残念。私も兄のようにスキルが成長したり、私自身に新しいスキルが生えたりすることを期待したが、たかがレベルが一つ上がったぐらいでは、ほぼほぼ現状維持なのね。


「ううっ。リオンちゃん」


姉が動かない編みぐるみに頬ずりして泣いている。そのリオンを動かすためには、私のスキルアップではなく、自分のレベルアップが重要だということを理解しろ。







































「ふぅっ。今日はここまでにしよう」


兄が、かいてもいない額の汗を拭い宣言すると、姉はパアーッと顔を輝かした。


「結局、二階には行けなかったわね」


相変わらず、力加減の下手なブランがネズミをぶちかまし、気合が入り過ぎたシンシャも姉の獲物を横取りした。仲間の暴挙に呆れたフォレスは兄のためにとネズミ以外の魔物を誘導してくるから、兄と小次郎も剣を握って振り回すことになった。

そのお零れを頂けた私のレベルもまた上がり、初日のダンジョンアタックとしてはまあまあな結果だ。


……約一名を除いては。


「なんで……なんで私のレベルは上がらないのぉぉっ、菊華ちゃん!」


「やっぱ治癒魔法のせいじゃない?」


姉のオタク知識によると、職業によってレベルの上がり方が違うらしい。「勇者」である小次郎は最初は他のジョブと変わらないが後半は上がりにくくなるとか。反対にレベルが上がるのは早いけど能力はイマイチなジョブがあるとか。

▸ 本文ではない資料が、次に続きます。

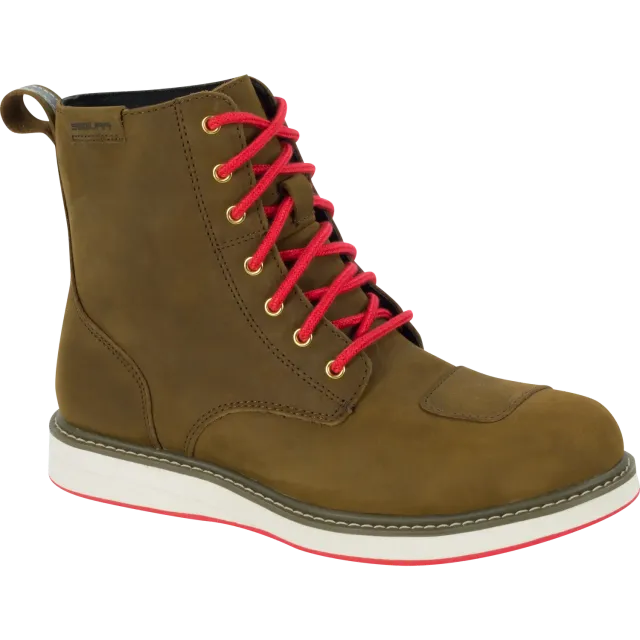 Segura Maddox scarpe moto uomo marrone impermeabili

答えを出したくはないけど、たぶん能力がイマイチなジョブが私で、レベルが上がりにくいのが姉のジョブであろう。治癒魔法のせいだとしたら、回復士とか治癒士……聖女とか? あーはははっ、姉が聖女? 嘘でしょ? それは見た目だけです。


「レオンさんたちって、ほいほいレベルが上がったりします?」


「……レベルより冒険者ランクを重視するから考えたこともない。それに、シルビオたちもレベルはそこそこあるから、よっぽどの強敵と当たらないと上がらないだろう」


……でしょうね。ちなみに例のワイバーン討伐のときはどうだったのか聞いたら、一つぐらいは上がったかもしれないという微妙な答えでした。


ぞろぞろとダンジョンの出口に向かって歩いていると、やや右の壁の奥でキャーキャーと騒ぐ子どもの声が聞こえた。


「え? 子ども?」


こんな危ない場所に? と怪訝そうな顔で壁の暗がりを睨みつけていると、兄がポンポンと肩を叩く。


「いや、小次郎も子どもだから。ダンジョンの一階は孤児院の子どもや困窮している家庭の子どもには解放されているんだよ。冒険者ギルド職員が付き添いでいるはずだから、大丈夫だろ」


「そうなの?」


そのわりには、ものすごい声でキャーキャー叫んでいるけど?


「いや、様子がおかしい。アオイ、フォレスを偵察に飛ばせ」


「へ? ああ、はい。フォレス!」


兄に名前を呼ばれたフォレスは「ホーッ」と鳴いて暗がりへと翼を動かした。


「ブ、ブランも様子見てきてよ」


ポンッとブランのお尻を叩くと、「ワンッ」と答えてダダーッと走り去っていった。……いや、はしゃいでる場合じゃないでしょ。